Menant moi-même à ce moment-là, malgré mon jeune âge, une vie solitaire, je savais toucher avec délicatesse aux âmes des solitaires. Cependant, je commis une faute. Mon jeune âge, précisément, me forçait à imaginer l’avenir en fonction de moi-même et d’une certaine recherche du bonheur. Je lui dis que, dans trente ans, ces dix mille chênes seraient magnifiques. Il me répondit très simplement que, si Dieu lui prêtait vie, dans trente ans, il en aurait planté tellement d’autres que ces dix mille seraient comme une goutte d’eau dans la mer.
Il étudiait déjà, d’ailleurs, la reproduction des hêtres et il avait près de sa maison une pépinière issue des faines. Les sujets qu’il avait protégés de ses moutons par une barrière en grillage, étaient de toute beauté. Il pensait également à des bouleaux pour les fonds où, me dit-il, une certaine humidité dormait à quelques mètres de la surface du sol.
Nous nous séparâmes le lendemain.
L’année d’après, il y eut la guerre de 14 dans laquelle je fus engagé pendant cinq ans. Un soldat d’infanterie ne pouvait guère y réfléchir à des arbres. A dire le vrai, la chose même n’avait pas marqué en moi ; je l’avais considérée comme un dada, une collection de timbres, et oubliée.
Sorti de la guerre, je me trouvais à la tête d’une prime de démobilisation ridicule mais avec le grand désir de respirer un peu d’air pur.
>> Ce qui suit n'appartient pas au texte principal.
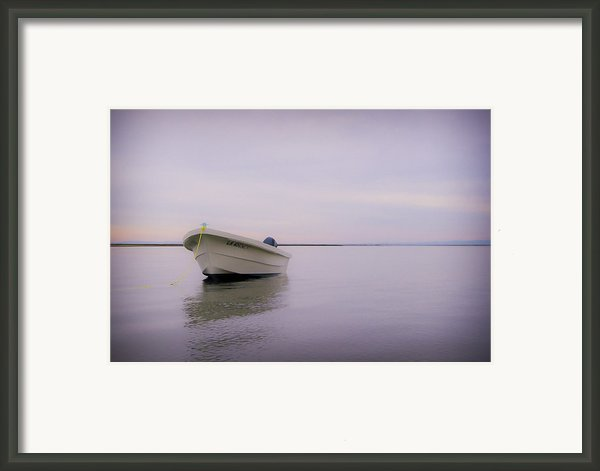 Solitary Boat Framed Print By Adam Romanowicz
C’est sans idée préconçue, sauf celle-là, que je repris le chemin de ces contrées désertes.
Le pays n’avait pas changé. Toutefois, au-delà du village mort, j’aperçus dans le lointain une sorte de brouillard gris qui recouvrait les hauteurs comme un tapis. Depuis la veille, je m’étais remis à penser à ce berger planteur d’arbres. “Dix mille chênes, me disais-je, occupent vraiment un très large espace”.
J’avais vu mourir trop de monde pendant cinq ans pour ne pas imaginer facilement la mort d’Elzéard Bouffier, d’autant que, lorsqu’on en a vingt, on considère les hommes de cinquante comme des vieillards à qui il ne reste plus qu’à mourir. Il n’était pas mort. Il était même fort vert. Il avait changé de métier. Il ne possédait plus que quatre brebis mais, par contre, une centaine de ruches. Il s’était débarrassé des moutons qui mettaient en péril ses plantations d’arbres. Car, me dit-il (et je le constatais), il ne s’était pas du tout soucié de la guerre. Il avait imperturbablement continué à planter.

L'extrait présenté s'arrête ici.